----- SOURCE PASSAGE -----

Parsing breaks after `<script>` or `<style>` block, followed by an entity (`&blah;`)

Question

Parsing breaks after `<script>` or `<style>` block, followed by an entity (`&blah;`)

KillyMXI opened this issue 2 years ago · 6 comments

Input:

import { parseDocument } from 'htmlparser2';

const document = parseDocument(
  '<style>a{}</style>&apos;<br/>',
  { decodeEntities: true }
);

console.log(document);

Observed output:

<ref *1> Document {
  type: 'root',
  parent: null,
  prev: null,
  next: null,
  startIndex: null,
  endIndex: null,
  children: [
    Element {
      type: 'style',
      parent: [Circular *1],
      prev: null,
      next: [Text],
      startIndex: null,
      endIndex: null,
      children: [Array],
      name: 'style',
      attribs: {}
    },
    Text {
      type: 'text',
      parent: [Circular *1],
      prev: [Element],
      next: null,
      startIndex: null,
      endIndex: null,
      data: "'<br/>"
    }
  ]
}

Expected: Text node contains "'", it is followed by an Element of type "tag" named "br".

When changed to <style>a{}</style>\'<br/> or <style>a{}</style><br/>'<br/> - it works as expected.

When decodeEntities is set to false - it works as expected.

Version 6.1.0 is the last one that works as expected - it was broken in version 7.0.0.

-----

PROBLEM TO SOLVE -
Decide whether each statement agrees with the bug report, and answer yes or no for each, quoting the words of the bug report that settle it. (a) The faulty parsing first appeared in version 7.0.0. (b) Setting decodeEntities to false still produces the faulty output. (c) In the expected result, the text node is followed by an element named "br".

----- MATERIAL SUPPLIED -----

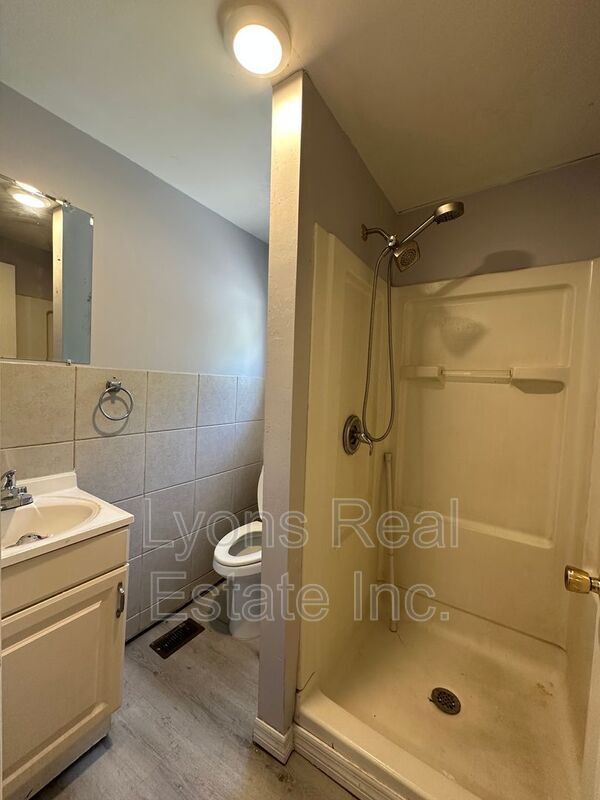 Building Photo - 2115 Crawford St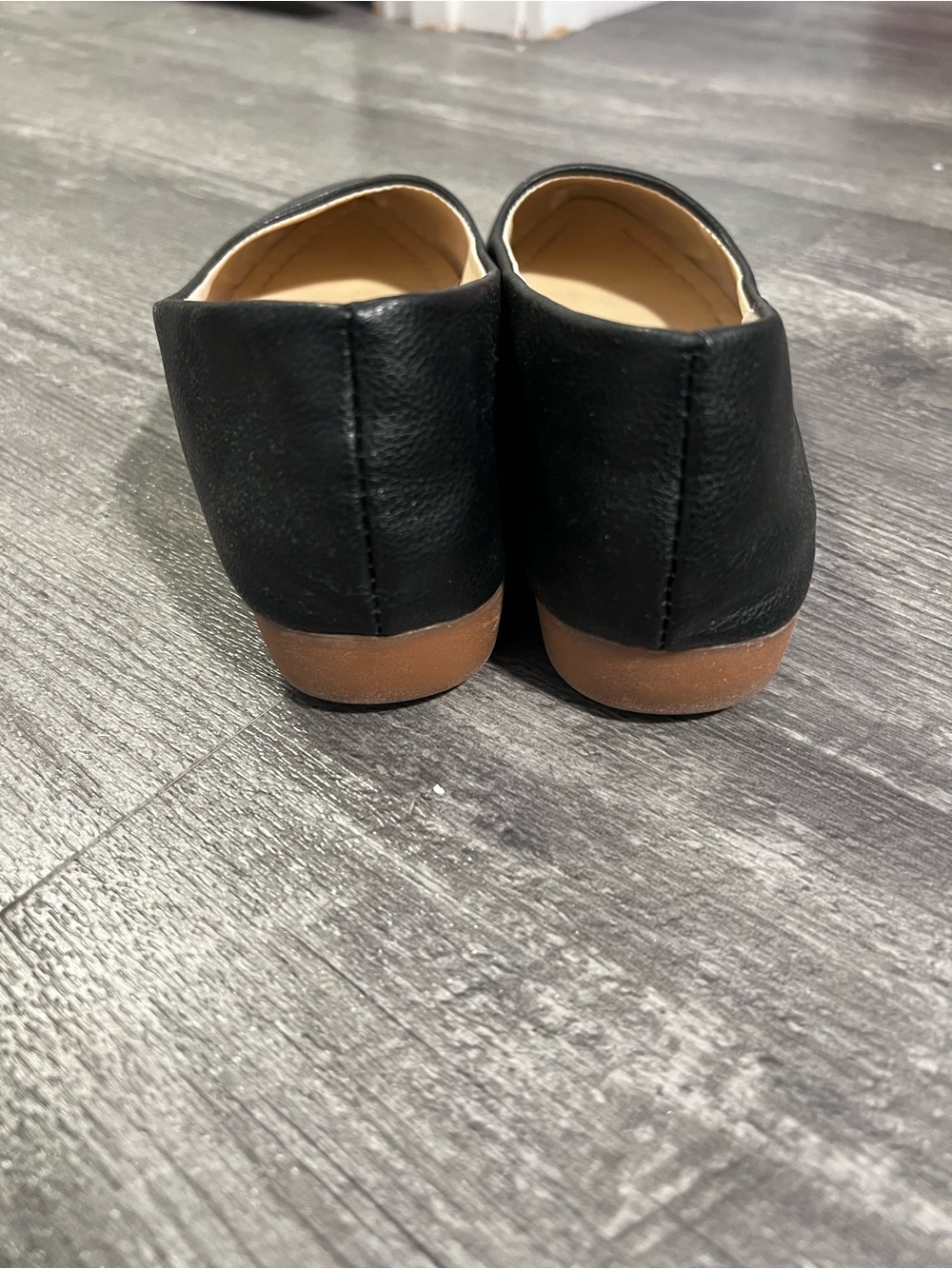 Classic Black Women's Ballet Flats - Picture 2 of 4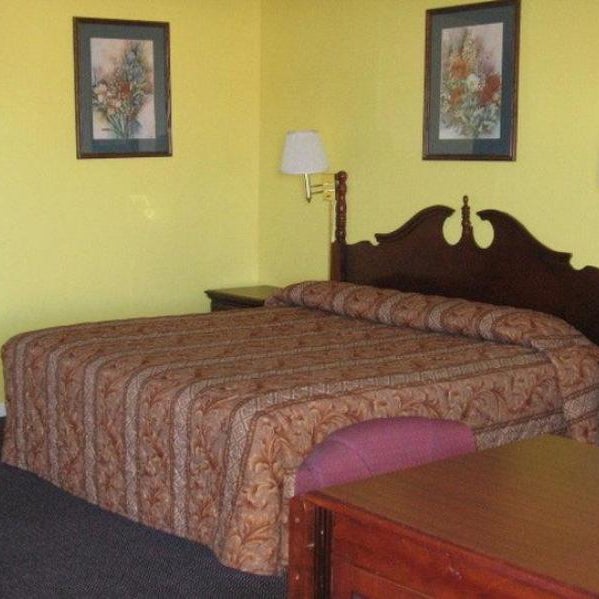 Executive Inn By OYO Mineral Wells US-180 Thumbnail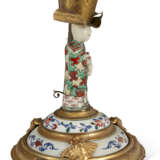 A PAIR OF ASSEMBLED GILT-METAL AND CHINESE EXPORT AND JAPANESE PORCELAIN CANDLESTICKS - photo 5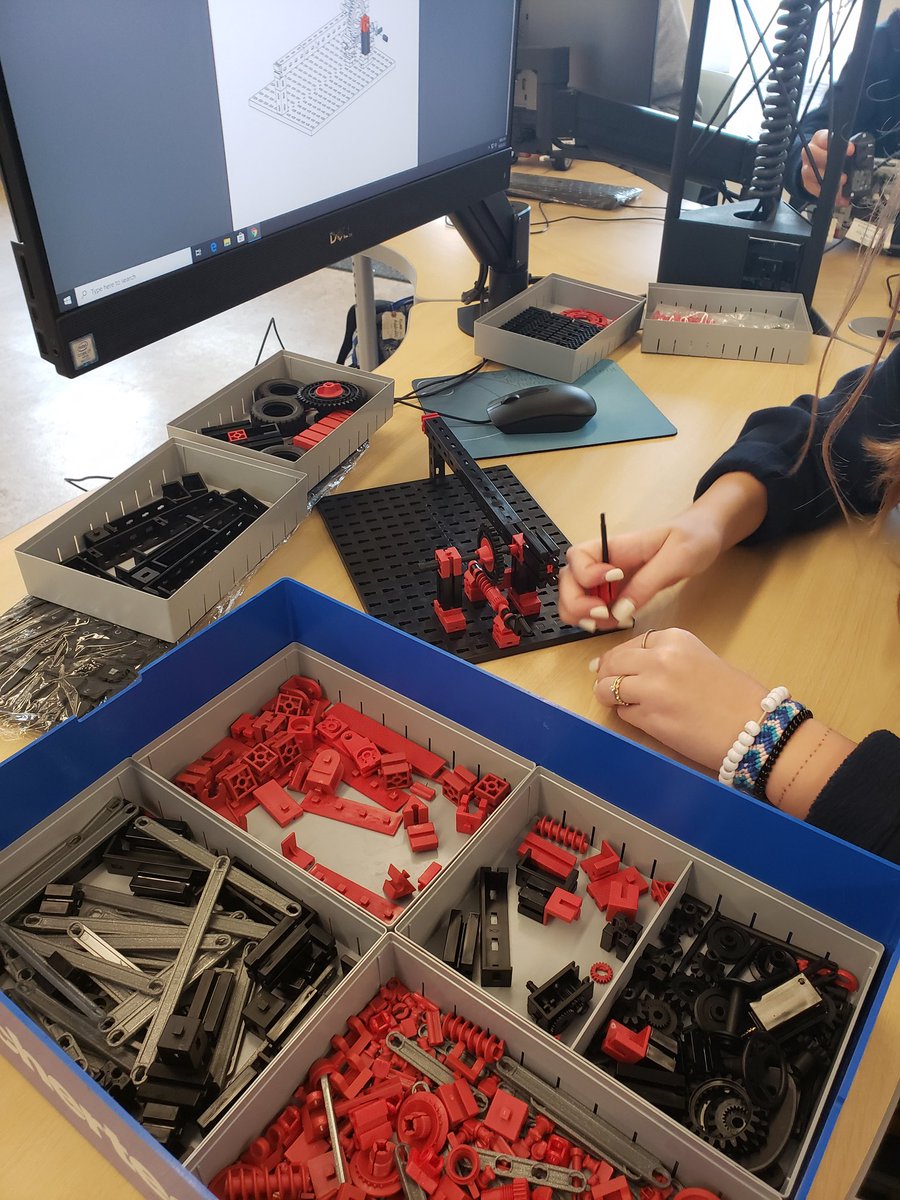 MelanieShedd's tweet image. Lots of hands on learning at the @PrincipiaSchool #IDEALab!  #prinprogress #STEM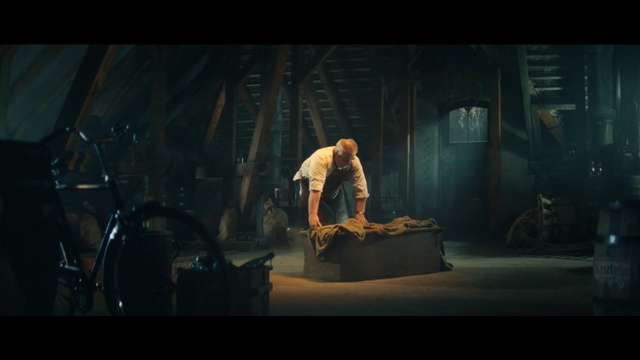 Video Reference: Performance, Scene, Performing arts, Screenshot, Performance art, Digital compositing, Darkness, Stage, Art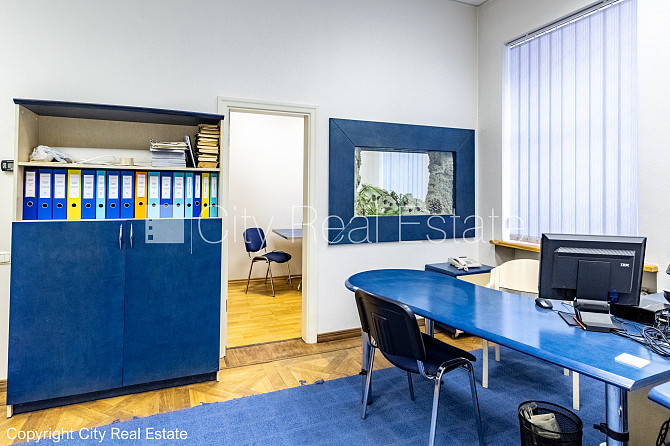 Fasādes māja, vieta vairākām automašīnām, ieeja no ielas un pagalma, terase 15 m2, logi Rīga - foto 11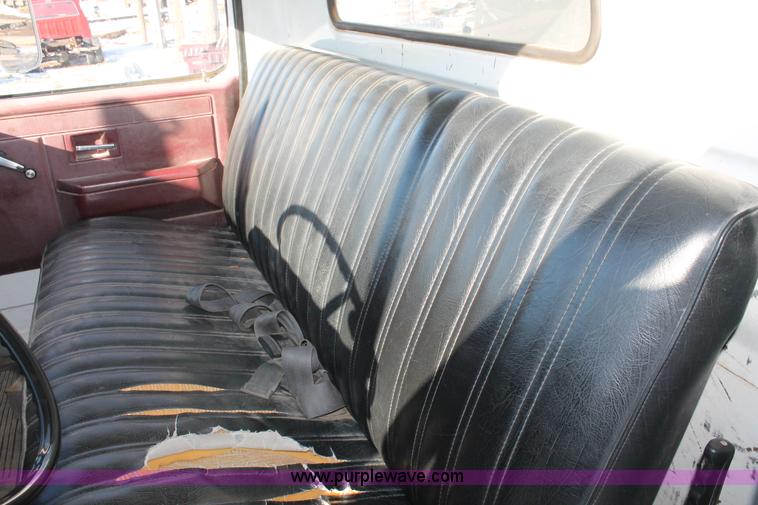 image for item E2811 1984 Chevrolet Kodiak C7D042 Digger Derrick truck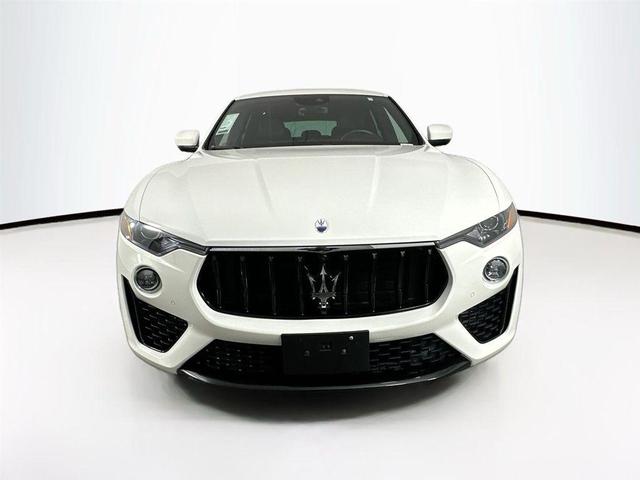 2023 maserati levante modena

-----

RESPONSE AREA -
(a) Yes: "it was broken in version 7.0.0."
(b) No: "When decodeEntities is set to false - it works as expected."
(c) Yes: "it is followed by an Element of type "tag" named "br"."